• Int J Health Serv · Jan 2005

    Politics of rural health in India.

    • Debabar Banerji.
    • Centre of Social Medicine and Community Health, Jawaharlal Nehru University, New Delhi, India. nhpp@touchtelindia.net
    • Int J Health Serv. 2005 Jan 1; 35 (4): 783-96.

    AbstractThe setting up of the National Rural Health Mission is yet another political move by the present government of India to make yet another promise to the long-suffering rural populations to improve their health status.
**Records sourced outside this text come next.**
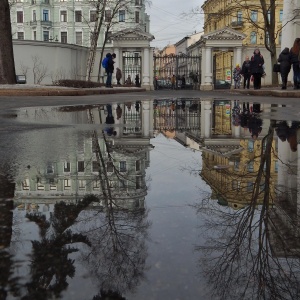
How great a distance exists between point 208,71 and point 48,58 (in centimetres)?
1353

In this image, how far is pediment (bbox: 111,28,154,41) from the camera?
39.9 meters

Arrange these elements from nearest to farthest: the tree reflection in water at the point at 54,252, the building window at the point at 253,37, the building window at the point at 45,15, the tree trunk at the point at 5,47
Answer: the tree reflection in water at the point at 54,252
the tree trunk at the point at 5,47
the building window at the point at 253,37
the building window at the point at 45,15

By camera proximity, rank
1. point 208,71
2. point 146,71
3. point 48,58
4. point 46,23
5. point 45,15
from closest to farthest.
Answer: point 48,58, point 208,71, point 146,71, point 46,23, point 45,15

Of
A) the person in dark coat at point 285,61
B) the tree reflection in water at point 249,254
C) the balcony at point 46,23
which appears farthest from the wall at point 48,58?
the balcony at point 46,23

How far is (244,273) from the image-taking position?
185 centimetres

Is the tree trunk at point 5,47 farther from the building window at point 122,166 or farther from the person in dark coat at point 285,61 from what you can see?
the building window at point 122,166

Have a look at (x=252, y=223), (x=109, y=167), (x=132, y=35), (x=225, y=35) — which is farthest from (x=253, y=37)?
(x=252, y=223)

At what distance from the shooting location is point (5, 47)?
64.8 ft

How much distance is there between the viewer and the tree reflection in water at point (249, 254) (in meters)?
1.72

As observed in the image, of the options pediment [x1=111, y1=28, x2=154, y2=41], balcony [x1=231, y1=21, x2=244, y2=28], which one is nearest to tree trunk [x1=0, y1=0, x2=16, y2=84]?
pediment [x1=111, y1=28, x2=154, y2=41]

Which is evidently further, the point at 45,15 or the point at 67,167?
the point at 45,15

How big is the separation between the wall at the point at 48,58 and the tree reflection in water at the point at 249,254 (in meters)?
34.1

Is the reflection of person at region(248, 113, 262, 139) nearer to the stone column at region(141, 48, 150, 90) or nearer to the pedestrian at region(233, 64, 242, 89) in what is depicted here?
the pedestrian at region(233, 64, 242, 89)

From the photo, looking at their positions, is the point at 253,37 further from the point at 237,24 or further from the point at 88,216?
the point at 88,216
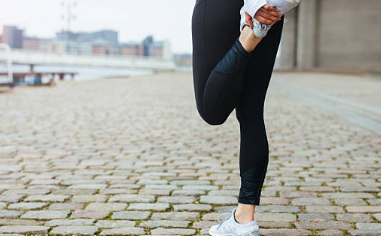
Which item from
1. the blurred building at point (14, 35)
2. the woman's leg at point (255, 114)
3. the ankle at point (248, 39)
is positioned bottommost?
the woman's leg at point (255, 114)

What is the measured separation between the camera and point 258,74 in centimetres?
214

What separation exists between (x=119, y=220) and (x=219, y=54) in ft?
4.00

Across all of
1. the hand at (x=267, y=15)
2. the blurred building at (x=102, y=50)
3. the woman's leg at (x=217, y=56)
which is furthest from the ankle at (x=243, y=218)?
the blurred building at (x=102, y=50)

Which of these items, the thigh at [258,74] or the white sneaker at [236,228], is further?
the white sneaker at [236,228]

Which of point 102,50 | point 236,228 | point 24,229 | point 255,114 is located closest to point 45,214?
point 24,229

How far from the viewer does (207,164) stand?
460cm

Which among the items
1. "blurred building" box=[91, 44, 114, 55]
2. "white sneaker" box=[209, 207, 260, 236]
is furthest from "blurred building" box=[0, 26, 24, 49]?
"white sneaker" box=[209, 207, 260, 236]

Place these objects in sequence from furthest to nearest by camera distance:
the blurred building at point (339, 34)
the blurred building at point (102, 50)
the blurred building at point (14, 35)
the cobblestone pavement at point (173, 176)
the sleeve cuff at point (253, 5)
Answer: the blurred building at point (102, 50) < the blurred building at point (14, 35) < the blurred building at point (339, 34) < the cobblestone pavement at point (173, 176) < the sleeve cuff at point (253, 5)

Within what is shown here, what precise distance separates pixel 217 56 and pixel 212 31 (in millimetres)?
100

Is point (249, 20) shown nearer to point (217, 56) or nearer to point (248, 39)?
point (248, 39)

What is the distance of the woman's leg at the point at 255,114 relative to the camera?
2.12 m

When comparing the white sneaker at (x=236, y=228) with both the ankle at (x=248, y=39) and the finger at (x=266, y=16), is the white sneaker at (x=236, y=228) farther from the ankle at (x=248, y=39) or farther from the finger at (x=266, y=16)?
the finger at (x=266, y=16)

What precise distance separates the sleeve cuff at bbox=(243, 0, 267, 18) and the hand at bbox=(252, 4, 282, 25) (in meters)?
0.02

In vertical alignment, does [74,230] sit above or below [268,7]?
below
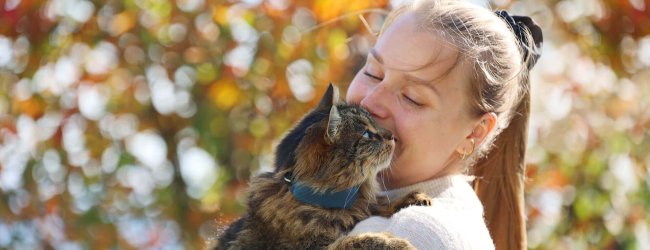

As has happened so often in the past, it is based on questionable premises. It adopts a simplistic approach to a highly complex problem. The Union Ministry of Health and Family Welfare and its advisors, because of ignorance or otherwise, have doggedly refused to learn from the many experiences of the past, either the earlier, somewhat sincere efforts to develop endogenous mechanisms to offer access to health services or the devastating impact on the painstakingly built rural health services of the imposition of prefabricated, ill-conceived, ill-formulated, technocentric vertical programs on the people of India. They also ignore some of the basic postulates of public health practice in a country such as India. That they did not substantiate the bases of some of their contentions with scientific data from health systems research reveals that they are not serious about their promise to rural populations. This is yet another instance of what Romesh Thaper called "Baba Log playing government government."